Participants may choose to enter multiple systems, which are a defined set of hardware resources and model implementation, and each system may have results for one or more of the tasks. Systems compete in either the Closed division, where the model architecture and ranges of hyperparameters are pre-defined, or the Open division, which allows arbitrary models. Systems are also categorized as available, containing only components that can be purchased directly or used via a public cloud; preview, which are systems that are not publicly available currently, but must become so before the next MLPerf round; or research, which are systems that are experimental or internal-only.
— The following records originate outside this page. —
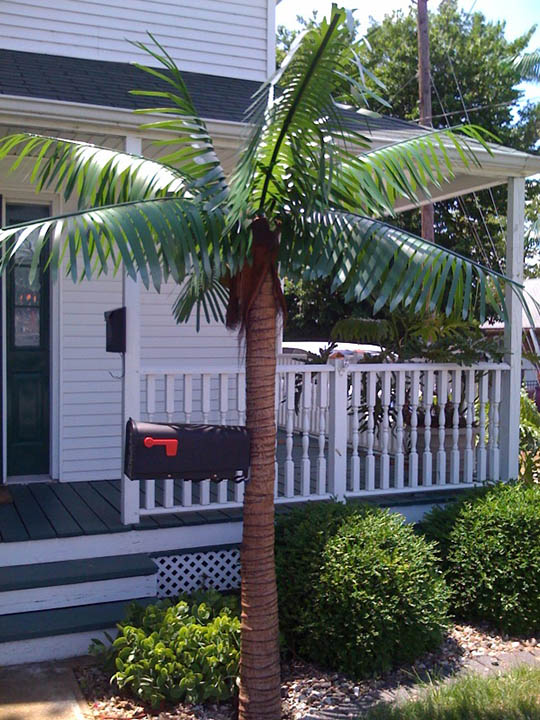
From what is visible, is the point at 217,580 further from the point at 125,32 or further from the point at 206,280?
the point at 125,32

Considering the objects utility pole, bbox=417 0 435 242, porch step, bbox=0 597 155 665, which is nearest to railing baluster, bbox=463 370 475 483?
porch step, bbox=0 597 155 665

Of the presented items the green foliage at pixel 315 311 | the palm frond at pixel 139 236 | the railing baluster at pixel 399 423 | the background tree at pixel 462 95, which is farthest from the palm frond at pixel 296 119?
the green foliage at pixel 315 311

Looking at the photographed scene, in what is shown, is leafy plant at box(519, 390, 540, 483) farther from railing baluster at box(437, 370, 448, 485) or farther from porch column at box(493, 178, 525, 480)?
railing baluster at box(437, 370, 448, 485)

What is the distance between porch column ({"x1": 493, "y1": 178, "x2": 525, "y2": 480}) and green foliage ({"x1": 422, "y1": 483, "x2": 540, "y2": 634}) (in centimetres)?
107

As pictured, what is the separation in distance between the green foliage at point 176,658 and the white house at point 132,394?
50cm

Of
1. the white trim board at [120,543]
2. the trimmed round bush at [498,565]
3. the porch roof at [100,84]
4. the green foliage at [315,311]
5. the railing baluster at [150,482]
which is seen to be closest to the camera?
the white trim board at [120,543]

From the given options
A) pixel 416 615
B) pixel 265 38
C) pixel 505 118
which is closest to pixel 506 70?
pixel 505 118

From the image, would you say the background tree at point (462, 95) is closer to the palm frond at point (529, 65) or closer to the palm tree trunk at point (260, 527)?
the palm frond at point (529, 65)

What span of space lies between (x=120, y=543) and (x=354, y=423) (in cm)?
188

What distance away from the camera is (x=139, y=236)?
3064mm

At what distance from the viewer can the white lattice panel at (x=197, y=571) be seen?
4875mm

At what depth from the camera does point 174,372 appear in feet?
16.3

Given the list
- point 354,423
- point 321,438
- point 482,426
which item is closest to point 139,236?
point 321,438

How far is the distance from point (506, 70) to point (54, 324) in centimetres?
2191
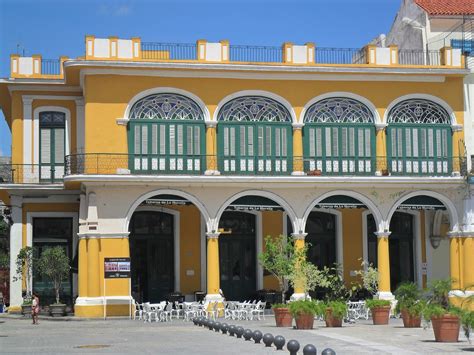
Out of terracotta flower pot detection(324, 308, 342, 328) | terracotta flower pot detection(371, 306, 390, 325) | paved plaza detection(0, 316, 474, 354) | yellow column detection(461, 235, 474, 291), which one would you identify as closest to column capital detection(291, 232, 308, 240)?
paved plaza detection(0, 316, 474, 354)

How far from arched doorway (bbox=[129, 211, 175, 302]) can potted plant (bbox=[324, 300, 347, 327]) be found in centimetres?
1091

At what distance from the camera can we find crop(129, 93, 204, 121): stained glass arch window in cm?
3338

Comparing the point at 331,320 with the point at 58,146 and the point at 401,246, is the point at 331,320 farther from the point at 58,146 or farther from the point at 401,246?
the point at 58,146

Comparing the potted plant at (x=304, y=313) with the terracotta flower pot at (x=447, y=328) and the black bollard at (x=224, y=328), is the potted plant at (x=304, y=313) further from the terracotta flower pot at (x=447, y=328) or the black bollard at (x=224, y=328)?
the terracotta flower pot at (x=447, y=328)

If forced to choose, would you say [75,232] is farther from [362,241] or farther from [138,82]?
[362,241]

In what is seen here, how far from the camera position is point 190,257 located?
35938 millimetres

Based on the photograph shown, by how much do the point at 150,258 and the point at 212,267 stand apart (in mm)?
3844

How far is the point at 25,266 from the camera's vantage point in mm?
35031

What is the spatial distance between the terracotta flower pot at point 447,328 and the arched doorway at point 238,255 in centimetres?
1582

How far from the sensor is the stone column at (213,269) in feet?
108

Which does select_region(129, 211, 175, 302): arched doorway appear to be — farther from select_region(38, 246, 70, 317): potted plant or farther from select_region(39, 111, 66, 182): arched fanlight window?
select_region(39, 111, 66, 182): arched fanlight window

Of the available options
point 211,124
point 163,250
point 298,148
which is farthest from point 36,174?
point 298,148

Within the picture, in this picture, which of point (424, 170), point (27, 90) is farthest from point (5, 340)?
point (424, 170)

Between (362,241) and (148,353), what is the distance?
65.2ft
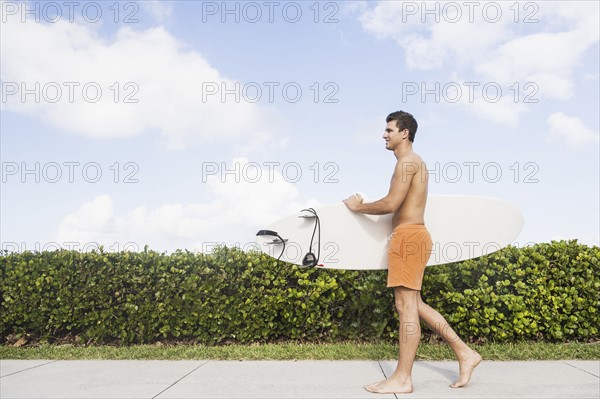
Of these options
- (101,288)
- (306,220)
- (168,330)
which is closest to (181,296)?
(168,330)

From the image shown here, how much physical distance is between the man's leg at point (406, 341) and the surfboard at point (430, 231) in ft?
2.47

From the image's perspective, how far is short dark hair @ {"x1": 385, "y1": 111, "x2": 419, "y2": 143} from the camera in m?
4.22

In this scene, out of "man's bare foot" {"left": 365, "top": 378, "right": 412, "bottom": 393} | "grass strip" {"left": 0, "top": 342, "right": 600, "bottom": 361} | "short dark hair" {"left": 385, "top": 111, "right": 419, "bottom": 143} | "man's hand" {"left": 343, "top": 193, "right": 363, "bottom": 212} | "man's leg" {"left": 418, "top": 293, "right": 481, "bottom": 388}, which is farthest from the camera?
"grass strip" {"left": 0, "top": 342, "right": 600, "bottom": 361}

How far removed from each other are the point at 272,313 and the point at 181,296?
119 cm

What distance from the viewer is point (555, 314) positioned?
6074 millimetres

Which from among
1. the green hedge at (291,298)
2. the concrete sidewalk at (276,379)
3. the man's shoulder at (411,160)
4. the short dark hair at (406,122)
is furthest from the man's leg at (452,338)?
the green hedge at (291,298)

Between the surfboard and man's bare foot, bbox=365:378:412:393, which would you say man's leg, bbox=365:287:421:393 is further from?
the surfboard

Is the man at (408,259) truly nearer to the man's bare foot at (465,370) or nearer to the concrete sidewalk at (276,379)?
the man's bare foot at (465,370)

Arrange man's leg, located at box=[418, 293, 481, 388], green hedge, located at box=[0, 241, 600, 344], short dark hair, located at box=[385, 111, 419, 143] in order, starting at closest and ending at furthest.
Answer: man's leg, located at box=[418, 293, 481, 388] < short dark hair, located at box=[385, 111, 419, 143] < green hedge, located at box=[0, 241, 600, 344]

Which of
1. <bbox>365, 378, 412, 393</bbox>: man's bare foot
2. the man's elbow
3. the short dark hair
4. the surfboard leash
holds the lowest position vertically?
<bbox>365, 378, 412, 393</bbox>: man's bare foot

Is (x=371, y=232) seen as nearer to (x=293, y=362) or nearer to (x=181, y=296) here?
(x=293, y=362)

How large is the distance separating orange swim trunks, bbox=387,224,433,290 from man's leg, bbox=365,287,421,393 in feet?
0.28

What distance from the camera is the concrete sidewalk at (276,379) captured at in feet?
13.4

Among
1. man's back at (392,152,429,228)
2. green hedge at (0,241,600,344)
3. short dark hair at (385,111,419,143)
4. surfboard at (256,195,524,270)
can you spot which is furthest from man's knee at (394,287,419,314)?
green hedge at (0,241,600,344)
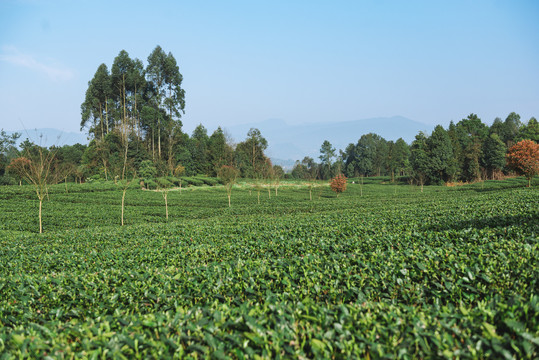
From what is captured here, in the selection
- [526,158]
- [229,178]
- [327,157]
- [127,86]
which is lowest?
[229,178]

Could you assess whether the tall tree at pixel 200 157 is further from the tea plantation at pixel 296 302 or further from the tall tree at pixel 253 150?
the tea plantation at pixel 296 302

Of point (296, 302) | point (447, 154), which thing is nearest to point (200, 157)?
point (447, 154)

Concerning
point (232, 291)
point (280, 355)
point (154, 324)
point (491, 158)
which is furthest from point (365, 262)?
point (491, 158)

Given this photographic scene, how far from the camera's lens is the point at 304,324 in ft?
10.1

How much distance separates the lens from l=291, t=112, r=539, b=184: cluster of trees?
6412 cm

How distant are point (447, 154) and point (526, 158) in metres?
30.0

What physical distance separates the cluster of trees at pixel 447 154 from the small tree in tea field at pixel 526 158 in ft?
34.4

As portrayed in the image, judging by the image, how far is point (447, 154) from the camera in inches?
2530

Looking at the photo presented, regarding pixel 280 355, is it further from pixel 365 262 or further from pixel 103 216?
pixel 103 216

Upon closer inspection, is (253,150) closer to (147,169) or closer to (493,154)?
(147,169)

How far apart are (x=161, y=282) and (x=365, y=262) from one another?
3.01 meters

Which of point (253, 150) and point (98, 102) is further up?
point (98, 102)

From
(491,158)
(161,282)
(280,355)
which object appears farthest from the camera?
(491,158)

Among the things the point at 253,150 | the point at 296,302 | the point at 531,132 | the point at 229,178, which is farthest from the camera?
the point at 253,150
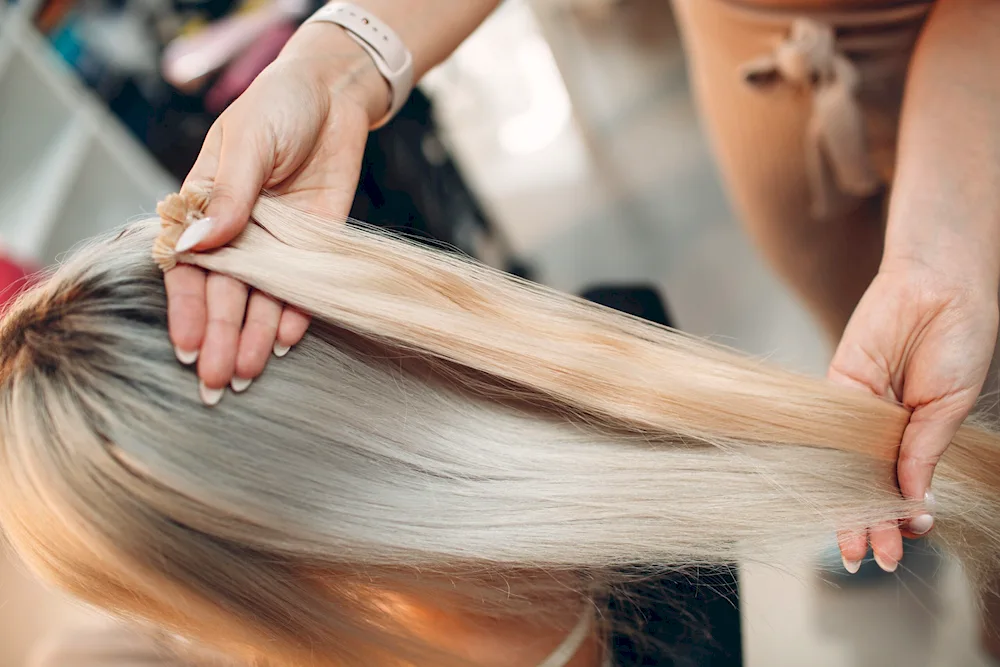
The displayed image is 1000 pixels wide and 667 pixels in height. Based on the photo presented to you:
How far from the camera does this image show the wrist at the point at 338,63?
79 cm

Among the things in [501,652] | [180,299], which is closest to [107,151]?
[180,299]

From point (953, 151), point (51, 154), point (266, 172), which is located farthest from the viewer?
point (51, 154)

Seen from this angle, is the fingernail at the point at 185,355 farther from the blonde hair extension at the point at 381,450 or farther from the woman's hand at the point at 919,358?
the woman's hand at the point at 919,358

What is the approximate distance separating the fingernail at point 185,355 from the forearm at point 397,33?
1.24 ft

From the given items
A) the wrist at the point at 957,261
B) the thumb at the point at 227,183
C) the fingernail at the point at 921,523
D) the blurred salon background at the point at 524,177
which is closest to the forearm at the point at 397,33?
the thumb at the point at 227,183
While NVIDIA directly submitted results for all of the tasks, most of the other competitors also used NVIDIA hardware accelerators, including Azure, Baidu, Dell, Fujitsu, GIGABYTE, HPE, Inspur, Lenovo, and Supermicro. Graphcore and Intel-HabanaLabs used their hardware, but only competed on the ImageNet and NLP tasks. Google did not compete in the Closed division, but competed in the Open division against Samsung and Graphcore, submitting a 480B-parameter BERT model trained on their Cloud TPUs. In a blog post, Google suggested that their model should be added to the Closed division benchmark, in order to bring focus to "scalability challenges that large models present."

In a Hacker News discussion about the results, commenters suggested reasons why improvements in ML training times seem to be outpacing Moore's law. One pointed out a list of optimizations and improvements to hardware, while another noted:

Neural architecture search is finding more efficient architectural building blocks which translate to better quality models with fewer overall parameters. There's a lot of work going on right now to improve transformer architectures in particular; I think once the dust settles they will be massively more efficient than the current models. Efficient transformers often also introduce an inductive bias, which ends up improving model quality.

The MLPerf Training rules as well as reference implementations of models for each benchmark are available on GitHub.